RU1838035C - Device for continuous casting between movable walls - Google Patents

Abstract

The invention relates to an installation for continuous casting between movable walls, having two movable cooled walls located opposite each other and side walls with an insert, the working surface of which is directed to the filling space, while in the side wall there is a groove in which the insert is placed with a recess, and one of the side sections of the groove is located opposite the edge of the movable wall. 10 z.p., f-ly, 9 ill.

Description

The invention relates to continuous casting between movable walls of thin-ix metallic materials. More specifically, the ith refers to means providing lateral overlap of the pouring space bounded by said movable walls and located above the neck or neck, defined as the level where the movable walls come closest to each other.

The present invention aims to propose another solution to the problems of parasitic solidification on small surfaces, while simplifying the connection between areas with relative motion and improving the seal of such a connection.

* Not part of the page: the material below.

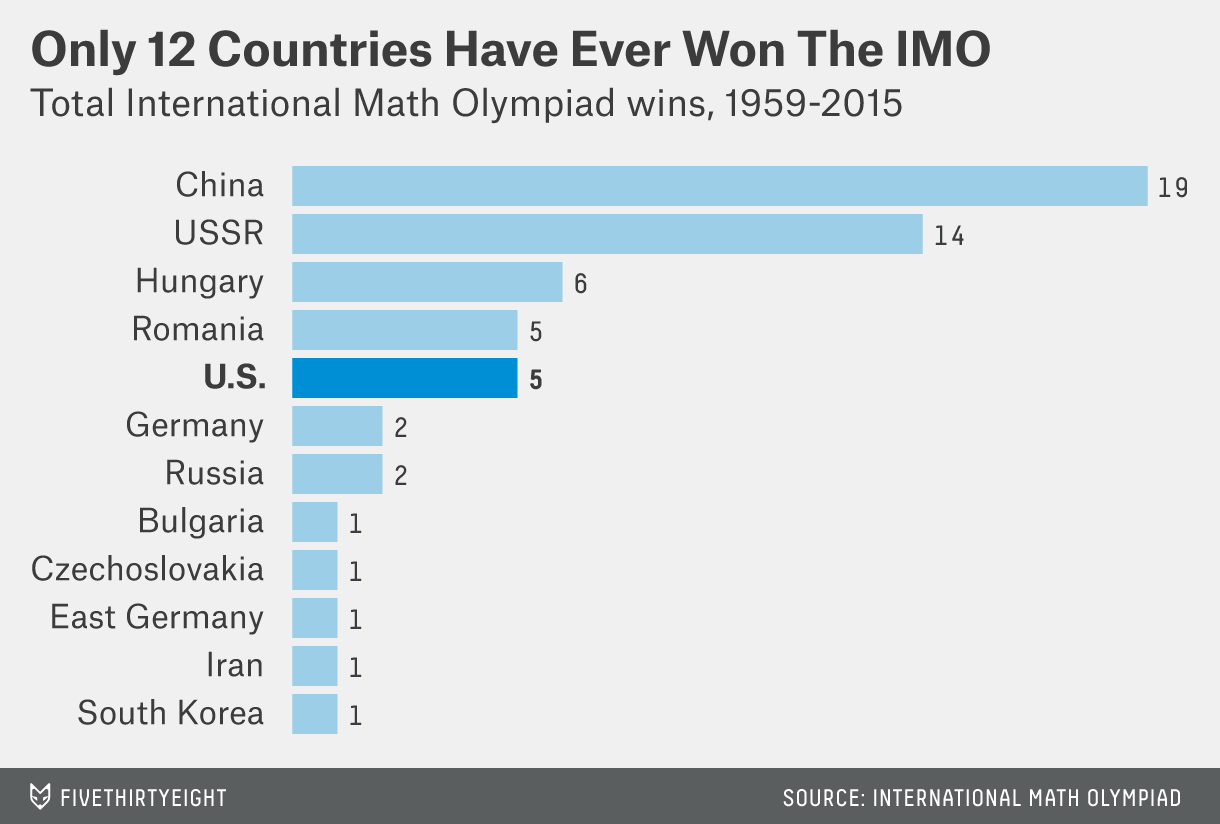 The U S 's Math Olympiad Win Breaks China's Dominance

In FIG. 1 schematically shows part of a continuous casting installation between cyl-; rum and shows the location of the walls of the walls in accordance with the invention; and figure 2 is a section along the plane PP of figure 1; nafig. Za, Zb. 3c-diagrams representing the evolution of the solidification of the cast material at various levels a, b, c indicated in Fig. 2; on Fig, 4 is a variant of the wall, front view; figure 5 is a section along the line Y-Y of figure 4; Fig. b, 6b, 6c are diagrams similar to those of Fig. 3 in the case of the embodiment shown in Figs. 4 and 5; Fig. 7 is another embodiment for an installation having cylinders axially displaceable relative to each other in order to change the width of the material being poured; in Fig.8 is a horizontal section at the level VIII of Fig.7; Figs. 9a are diagrams similar to those of Figs. 3a and 3b for an embodiment in which the side surfaces are inclined with respect to the surfaces of the cylinders;

Figure 1 shows the end of the installation of continuous casting between the cylinders, including two cylinders 1 and 2, the second of which is shown only symbolically by the line 21 of the end of its wall.

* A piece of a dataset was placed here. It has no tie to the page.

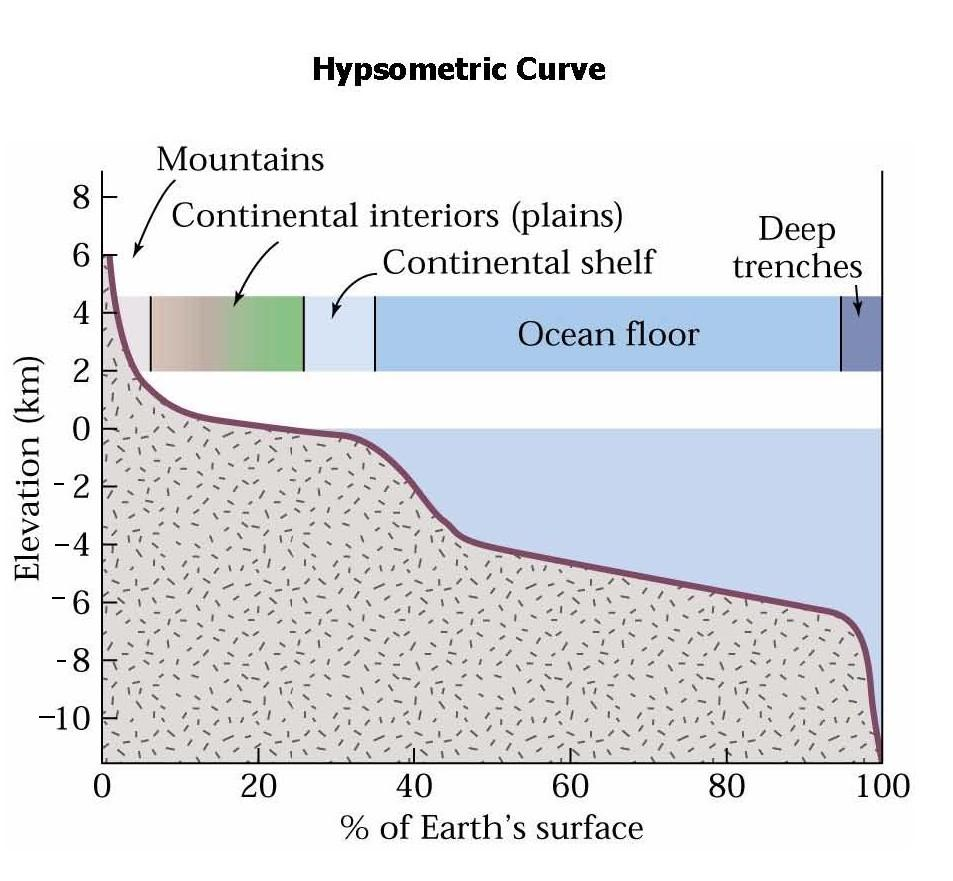Ocean Floor Elevation Data : Arcgis desktop how to get hypsometric curve from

Two cylinders having parallel and located in the same horizon00

from so to so

Joint venture

with

the thalm of the plane P axes are rotated in opposite directions along arrows 3 and 4 and are located at the level of the neck 5, which corresponds to the level of the plane P passing through the axis of the cylinders at a distance of the thickness of the material being poured.

The power supply by liquid metal is carried out (according to one of the known methods), in the pouring space, limited, on the one hand, by the portion of the cylinder walls located above the neck and, on the other hand, by the overlapping walls located at the edges of the cylinder and in tight contact with edges. It is clear that since the walls of the ceiling are fixed and the walls of the cylinders are movable, a minimum functional clearance must be provided between them to prevent intense friction and wear. As a result, the seal cannot be absolute and there is a risk of liquid metal infiltration. Reducing the risk of infiltration is, in particular, an object of the present invention.

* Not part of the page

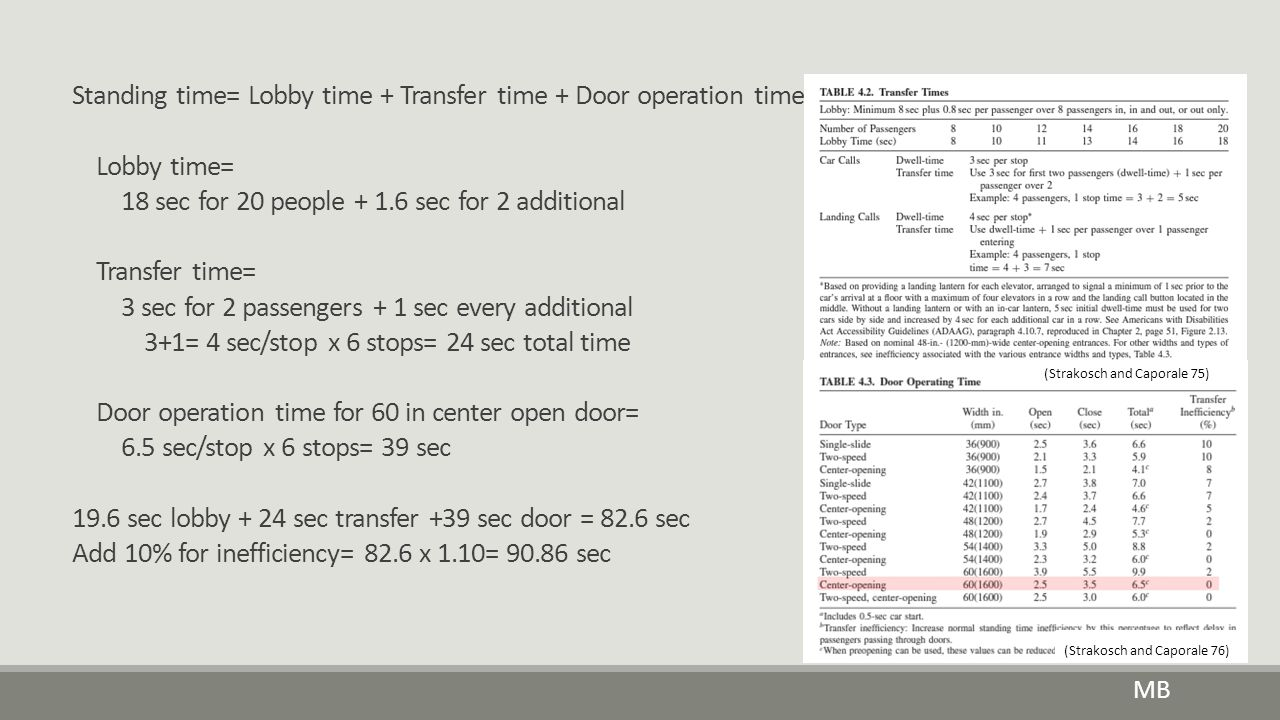 Standing time= Lobby time + Transfer time + Door operation time Lobby time= 18 sec for 20 people + 1.6 sec for 2 additional Transfer time= 3 sec for 2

Indeed, if the side wall is uniformly flat and made of insulating material so that the liquid metal does not solidify upon contact with it, the crust of the solidified metal in contact with the cooled walls of the cylinders will stop just at the level of the connection between the side wall and the cylinder and the risk Infiltration at this level is great. The main idea of the present invention is to realize the compaction of molten metal by stimulating the continuation of the hardened crust in the portion of the ceiling wall directly adjacent to the cylinders. That is why the hardened crust, which closes the gap between the cylinder and the side wall that makes up the seal wall, prevents infiltration.

. Figure 1 shows the side stack or small surface 6 made of a vertical plate 61 held with a functional gap at the ends of the cylinders 1 and 2.

This plate is hollow in the part in direct contact with the poured space so that there is a cavity 62 bounded by the front surface 63 and two side surfaces 64 along the cylindrical surfaces of the cylinders 1 and 2. These surfaces are such thus, portions of cylindrical surfaces having the same curvature as the cylinders, and

and

YU

fifteen

twenty.

25

thirty

35

40

45

fifty

55

extending down to neck 5.

The front surface 63 is flat and slightly inclined with respect to the vertical to form a bevel. As it is known, the bevel provides lateral expansion of the material during casting during the solidification process, which can occur under the influence of rolling by cylinders during rotation. As a result, the width of the side surfaces 64 grows from top to bottom to the neck level.

In one embodiment (not shown), the front surface 63 may also be vertical, and the width of the side surfaces 64 is constant or slightly curved.

In the example shown, the front surface 63 is the surface of the front part 65 inserted into a machined cavity formed in the plate 61, which front part is made of refractory heat-insulating material. The side surfaces 64 are formed by the surfaces of the side portions 66 made of metal and, preferably, are cooled, for example, by internal circulation of a coolant.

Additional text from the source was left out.